The Last Days on Mars (2013)

The Last Days on Mars is a mid-size action sci-fi film in the typical niche of such fare, a niche which this critic is no stranger to. We used to call them “summer movies”. Now they’re called historical artifacts.

Zombies are once again on Mars. Terraforming hasn’t happened yet, and the space suits actually look like they work. Space zombies presented as hard science may be a hard sell for some people, but if you want to see the details of the space zombie fungus, the Mars habitats, and all the other cool space visuals, this movie was made for you.

2013 was a strange year for film.


Liev Schreiber plays rocketman Vince Campbell, a guy who works at a Mars base. Don’t ask him anything too technical; he just works there. In the words of George Clooney, “I just drive the bus” (Gravity, 2013). There’s something about 2013 and outer space badasses. Even Europa Report (2013) had its share of schlock. And don’t forget Riddick (also 2013).

Last Days had a lot of competition. How does it measure up? Fairly well, actually. It’s no Riddick, but at a sub-$10m shooting budget, the Schreiber vehicle delivers harder science than even the likes of David Twohy have yet presented. A little softer than Europa Report, but still hard as an asteroid.

The focus on hard science must have undermined the film’s financial success. It lost basically all its money, but has a cult following among a few critics. Kenneth Turan gave it a forgiving review, stating that Mars has “rarely looked so convincing”. For me, that is a primary selling point.

Of course, you won’t have to wait long for the zombie schlock.
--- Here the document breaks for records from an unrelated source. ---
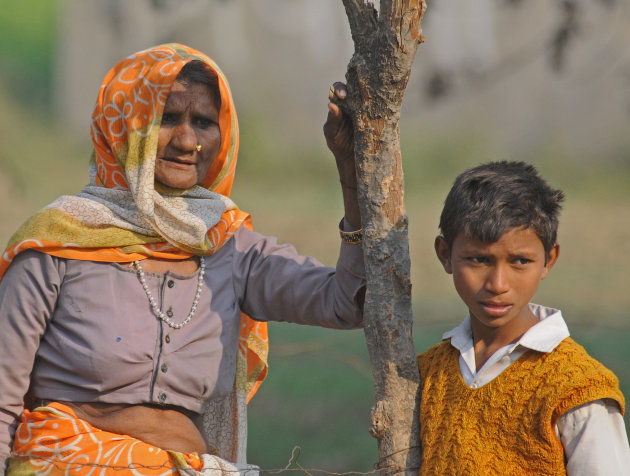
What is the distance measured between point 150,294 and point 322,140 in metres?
2.62

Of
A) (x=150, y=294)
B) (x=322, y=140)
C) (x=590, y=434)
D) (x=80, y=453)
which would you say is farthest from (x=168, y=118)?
(x=322, y=140)

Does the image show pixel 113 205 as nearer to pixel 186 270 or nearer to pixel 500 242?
pixel 186 270

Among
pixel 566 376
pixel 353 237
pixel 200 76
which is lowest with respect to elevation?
pixel 566 376

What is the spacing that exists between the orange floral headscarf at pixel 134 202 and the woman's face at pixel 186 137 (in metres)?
0.03

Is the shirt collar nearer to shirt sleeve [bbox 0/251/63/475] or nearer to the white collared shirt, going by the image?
the white collared shirt

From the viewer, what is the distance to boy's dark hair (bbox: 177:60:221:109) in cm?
221

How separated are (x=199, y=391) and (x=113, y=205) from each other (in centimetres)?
55

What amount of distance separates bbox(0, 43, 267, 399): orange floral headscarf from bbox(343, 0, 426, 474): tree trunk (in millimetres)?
551

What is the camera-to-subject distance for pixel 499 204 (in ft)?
5.51

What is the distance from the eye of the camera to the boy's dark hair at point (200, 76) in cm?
221

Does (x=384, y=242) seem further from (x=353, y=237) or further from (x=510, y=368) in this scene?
(x=510, y=368)

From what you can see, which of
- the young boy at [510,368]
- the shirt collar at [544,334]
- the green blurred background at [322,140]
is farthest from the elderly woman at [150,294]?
the green blurred background at [322,140]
A guy falls in a hole, zombie fungus gets through his space suit, and before you know it it’s a finely-crafted video game. The filmmakers clearly play video games, as the action is on point, unlike John Carpenter’s less adrenaline-packed vision. You’ve got zombies, you’ve got violence, you’ve got space. What more do you need?

The action feels authentic. Watching made me feel like I was cautiously waiting to get killed. The spaceships are somewhat less authentic (single stage to Martian orbit in a minivan with wings) but I nonetheless want one. In science, drawing a cool picture is how you get the real thing built. Maybe this flashy Star Wars nonsense will make it onto a launch pad one day.

As far as I can tell, all the characters die in the end. They either become zombies, get eaten or ripped apart by zombies, or some combination of those things. Some of it is off-screen, but it is strongly implied that implausibly targeted space pathogens can ruin everyone’s vacation.